Source document =
===
FAQ's

Power Protection Devices
OVCD is connected at before the equipment in use. It is plug n play device. IT works automatically. Incoming current will first pass through OVCD then into the equipment. OVCD continuously monitors the line voltage. Whenever the voltage is above or below the set voltage limits the OVCD simply cuts the voltage to the equipment thereby saving it from the line disturbance. It reacts within fraction of second to the disturbance. When the voltage returns to normal, the OVCD resumes the supply to the equipment with short power-on delay of 3 seconds (configurable). This feature is called the Smart Start. It prevents the initial harmful transient that may damage the Equipment.
OVCD will withstand the voltage even as high as 440 Volts in single phase. Most equipment would burn at this voltage. It is protection device, which safeguards against extreme high voltages .It however do not stabilize the voltage as in the case of other devices in the same category like Stabilizer, CVTs.
Power Solution is a comprehensive power protection device which acts as an insurance against power fluctuation that could damage your electrical appliances and electronic devices used in your homes and offices.
===
Material shown =
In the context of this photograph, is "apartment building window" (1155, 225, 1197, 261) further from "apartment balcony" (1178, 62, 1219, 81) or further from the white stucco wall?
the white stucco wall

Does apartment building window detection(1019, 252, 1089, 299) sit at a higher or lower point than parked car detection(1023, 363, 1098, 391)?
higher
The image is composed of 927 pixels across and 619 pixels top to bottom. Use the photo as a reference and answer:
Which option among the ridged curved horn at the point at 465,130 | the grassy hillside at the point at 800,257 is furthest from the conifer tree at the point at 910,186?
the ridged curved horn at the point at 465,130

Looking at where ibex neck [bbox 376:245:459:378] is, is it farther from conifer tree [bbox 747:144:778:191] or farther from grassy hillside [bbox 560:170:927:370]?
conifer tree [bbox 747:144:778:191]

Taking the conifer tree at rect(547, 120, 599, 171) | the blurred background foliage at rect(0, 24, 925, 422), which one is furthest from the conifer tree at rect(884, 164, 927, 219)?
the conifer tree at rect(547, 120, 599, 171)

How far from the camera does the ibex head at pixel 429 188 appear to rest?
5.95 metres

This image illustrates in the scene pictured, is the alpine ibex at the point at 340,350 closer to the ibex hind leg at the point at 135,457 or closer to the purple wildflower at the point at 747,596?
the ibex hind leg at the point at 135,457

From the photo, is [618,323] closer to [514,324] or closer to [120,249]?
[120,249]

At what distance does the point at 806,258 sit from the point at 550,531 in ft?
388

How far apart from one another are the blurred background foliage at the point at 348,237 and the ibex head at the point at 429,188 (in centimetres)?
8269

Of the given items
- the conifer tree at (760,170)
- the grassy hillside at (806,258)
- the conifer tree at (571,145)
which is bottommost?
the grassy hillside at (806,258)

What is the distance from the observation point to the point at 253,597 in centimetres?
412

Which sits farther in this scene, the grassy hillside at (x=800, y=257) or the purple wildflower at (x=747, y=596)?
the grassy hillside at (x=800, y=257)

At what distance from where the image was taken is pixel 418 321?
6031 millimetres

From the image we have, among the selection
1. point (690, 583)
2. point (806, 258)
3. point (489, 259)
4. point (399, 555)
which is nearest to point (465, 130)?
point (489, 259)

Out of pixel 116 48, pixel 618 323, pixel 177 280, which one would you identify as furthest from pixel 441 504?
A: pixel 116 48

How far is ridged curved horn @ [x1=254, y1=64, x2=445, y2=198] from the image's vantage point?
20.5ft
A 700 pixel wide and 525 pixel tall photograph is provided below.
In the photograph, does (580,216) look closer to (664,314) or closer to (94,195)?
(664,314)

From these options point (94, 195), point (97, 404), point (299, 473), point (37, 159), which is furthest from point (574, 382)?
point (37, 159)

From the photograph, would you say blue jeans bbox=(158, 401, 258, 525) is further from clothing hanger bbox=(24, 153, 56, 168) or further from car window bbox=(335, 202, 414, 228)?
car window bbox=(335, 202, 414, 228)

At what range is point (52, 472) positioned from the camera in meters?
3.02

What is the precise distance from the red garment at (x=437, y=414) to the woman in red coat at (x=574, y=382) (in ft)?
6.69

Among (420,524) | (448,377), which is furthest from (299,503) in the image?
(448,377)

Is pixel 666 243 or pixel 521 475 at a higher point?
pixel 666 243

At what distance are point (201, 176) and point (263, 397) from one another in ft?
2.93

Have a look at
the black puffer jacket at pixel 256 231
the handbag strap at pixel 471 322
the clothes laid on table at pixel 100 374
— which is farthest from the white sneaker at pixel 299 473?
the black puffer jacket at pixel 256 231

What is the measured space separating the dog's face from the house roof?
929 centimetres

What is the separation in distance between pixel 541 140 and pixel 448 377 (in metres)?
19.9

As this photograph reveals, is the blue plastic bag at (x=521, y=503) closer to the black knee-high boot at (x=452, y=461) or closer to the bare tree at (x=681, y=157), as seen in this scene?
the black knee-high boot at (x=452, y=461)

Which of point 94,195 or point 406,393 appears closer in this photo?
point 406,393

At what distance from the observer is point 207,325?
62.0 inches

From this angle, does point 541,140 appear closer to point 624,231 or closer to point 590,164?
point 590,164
===
Directive A =
Copy word for word the passage of the power protection FAQ starting at "Power Solution is" and ending at "homes and offices.".
Directive B =
Rewrite the listing lines as a numbered list, starting at the line containing "Which of point" and ending at the last line of the listing. Leave out blank lines.

Worked answer A =
Power Solution is a comprehensive power protection device which acts as an insurance against power fluctuation that could damage your electrical appliances and electronic devices used in your homes and offices.

Worked answer B =
1. Which of point 94,195 or point 406,393 appears closer in this photo?
2. point 406,393
3. At what distance from the observer is point 207,325?
4. 62.0 inches
5. From this angle, does point 541,140 appear closer to point 624,231 or closer to point 590,164?
6. point 590,164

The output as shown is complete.